* [Text shown]:
==============================

How do you see the connection between the time you spent as a Politics/IR major and what you’ve been able to do since?

The impact of Ursinus, in terms of how I got to where I am today, comes across in different and sometimes unexpected ways. Participating in the Model UN was a definite highlight. It gave me directly transferable experience, as I have been responsible for drafting several key resolutions and official documents at PAHO and also contributed to WHO documents.

Foundational courses on IR theory, U.S. foreign policy, the global economy, and world history were essential for building an understanding of global politics and economics and how policy is set. I see these dynamics at play all the time. Thanks to my Spanish courses, I developed enough proficiency to be able to work in a bilingual environment every day and gained an understanding of Latin American culture, history, and politics, both of which I have since built upon.

Finally, interning at the American Friends Service Committee in Philadelphia toward the end of my time at Ursinus was the spark that really got me moving forward in my career.

What advice do you have for students currently majoring in, or considering to major in IR?

==============================

* [Data listing]:
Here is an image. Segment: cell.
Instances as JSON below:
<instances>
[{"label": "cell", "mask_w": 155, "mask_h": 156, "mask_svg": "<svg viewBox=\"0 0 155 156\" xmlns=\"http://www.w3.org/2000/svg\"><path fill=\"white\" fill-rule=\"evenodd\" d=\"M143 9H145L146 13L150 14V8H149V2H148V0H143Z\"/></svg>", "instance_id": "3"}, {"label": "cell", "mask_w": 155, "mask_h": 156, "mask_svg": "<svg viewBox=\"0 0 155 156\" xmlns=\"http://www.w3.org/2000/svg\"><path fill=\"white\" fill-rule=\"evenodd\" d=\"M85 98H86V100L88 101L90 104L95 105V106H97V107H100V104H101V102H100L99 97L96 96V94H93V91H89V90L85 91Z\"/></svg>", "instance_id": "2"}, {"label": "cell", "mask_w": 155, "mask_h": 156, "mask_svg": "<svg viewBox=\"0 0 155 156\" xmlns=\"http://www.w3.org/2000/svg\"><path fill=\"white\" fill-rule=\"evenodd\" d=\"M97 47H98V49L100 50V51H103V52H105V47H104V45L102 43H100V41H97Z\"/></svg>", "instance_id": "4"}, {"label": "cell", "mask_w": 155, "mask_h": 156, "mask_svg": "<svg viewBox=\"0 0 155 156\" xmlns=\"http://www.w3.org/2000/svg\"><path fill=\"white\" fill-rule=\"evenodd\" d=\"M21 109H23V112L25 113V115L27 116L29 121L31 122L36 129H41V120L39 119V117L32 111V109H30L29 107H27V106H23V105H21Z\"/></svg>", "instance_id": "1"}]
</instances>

==============================

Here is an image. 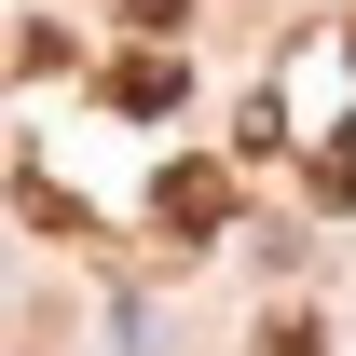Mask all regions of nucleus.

==============================

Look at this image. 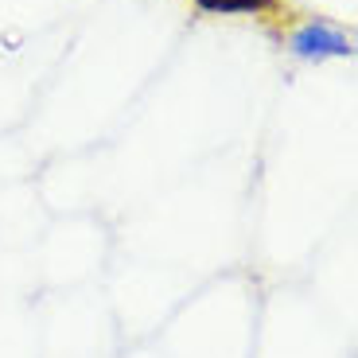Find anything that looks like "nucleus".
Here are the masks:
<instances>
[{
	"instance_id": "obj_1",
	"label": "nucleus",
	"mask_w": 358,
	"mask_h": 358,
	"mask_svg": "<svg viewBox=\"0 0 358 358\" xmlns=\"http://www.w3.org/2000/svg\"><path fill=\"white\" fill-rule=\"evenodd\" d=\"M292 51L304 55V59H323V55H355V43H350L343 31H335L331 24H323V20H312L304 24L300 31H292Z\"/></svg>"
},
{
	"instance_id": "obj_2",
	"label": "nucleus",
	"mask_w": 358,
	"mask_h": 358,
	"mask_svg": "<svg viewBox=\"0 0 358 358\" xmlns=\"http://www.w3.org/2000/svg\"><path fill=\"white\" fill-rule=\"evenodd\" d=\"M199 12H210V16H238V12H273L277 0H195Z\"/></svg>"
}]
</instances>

==============================

* [Written exercise 1]:
Find every line in the listing that contains the string "http", with case counting, and copy each of those lines.
* [Written exercise 2]:
Go on with the interview about the Politics/IR major, starting right after its last line.

* [Task result 1]:
[{"label": "cell", "mask_w": 155, "mask_h": 156, "mask_svg": "<svg viewBox=\"0 0 155 156\" xmlns=\"http://www.w3.org/2000/svg\"><path fill=\"white\" fill-rule=\"evenodd\" d=\"M143 9H145L146 13L150 14V8H149V2H148V0H143Z\"/></svg>", "instance_id": "3"}, {"label": "cell", "mask_w": 155, "mask_h": 156, "mask_svg": "<svg viewBox=\"0 0 155 156\" xmlns=\"http://www.w3.org/2000/svg\"><path fill=\"white\" fill-rule=\"evenodd\" d=\"M85 98H86V100L88 101L90 104L95 105V106H97V107H100V104H101V102H100L99 97L96 96V94H93V91H89V90L85 91Z\"/></svg>", "instance_id": "2"}, {"label": "cell", "mask_w": 155, "mask_h": 156, "mask_svg": "<svg viewBox=\"0 0 155 156\" xmlns=\"http://www.w3.org/2000/svg\"><path fill=\"white\" fill-rule=\"evenodd\" d=\"M97 47H98V49L100 50V51H103V52H105V47H104V45L102 43H100V41H97Z\"/></svg>", "instance_id": "4"}, {"label": "cell", "mask_w": 155, "mask_h": 156, "mask_svg": "<svg viewBox=\"0 0 155 156\" xmlns=\"http://www.w3.org/2000/svg\"><path fill=\"white\" fill-rule=\"evenodd\" d=\"M21 109H23V112L25 113V115L27 116L29 121L31 122L36 129H41V120L39 119V117L32 111V109H30L29 107H27V106H23V105H21Z\"/></svg>", "instance_id": "1"}]
	"mask_svg": "<svg viewBox=\"0 0 358 358\" xmlns=\"http://www.w3.org/2000/svg\"><path fill=\"white\" fill-rule=\"evenodd\" d=\"M292 51L304 55V59H323V55H355V43H350L343 31H335L331 24H323V20H312L304 24L300 31H292Z\"/></svg>"
	"mask_svg": "<svg viewBox=\"0 0 358 358\" xmlns=\"http://www.w3.org/2000/svg\"><path fill=\"white\" fill-rule=\"evenodd\" d=\"M199 12H210V16H238V12H273L277 0H195Z\"/></svg>"

* [Task result 2]:
As with any field, IR students must not only complete their coursework, but also through a combination of education and internship experience, get a good grounding in the skills and competencies that are most needed wherever they hope to work after graduation.

For example, for entry-level roles in program management for most development agencies, NGOs, and international organizations, you must know how to write reports and proposals for different audiences and how to plan programs and monitor and report on results.

For careers in the UN and similar organizations, students can review the UN Leadership Framework to understand what characteristics are most in demand (e.g. systems thinking), beyond the functional skills required for particular jobs (e.g. planning). Systems thinking, for instance, is something IR students can build on through their regular coursework. Beyond that, strong proficiency in standard or specialized software/systems is always helpful, as is practical language experience.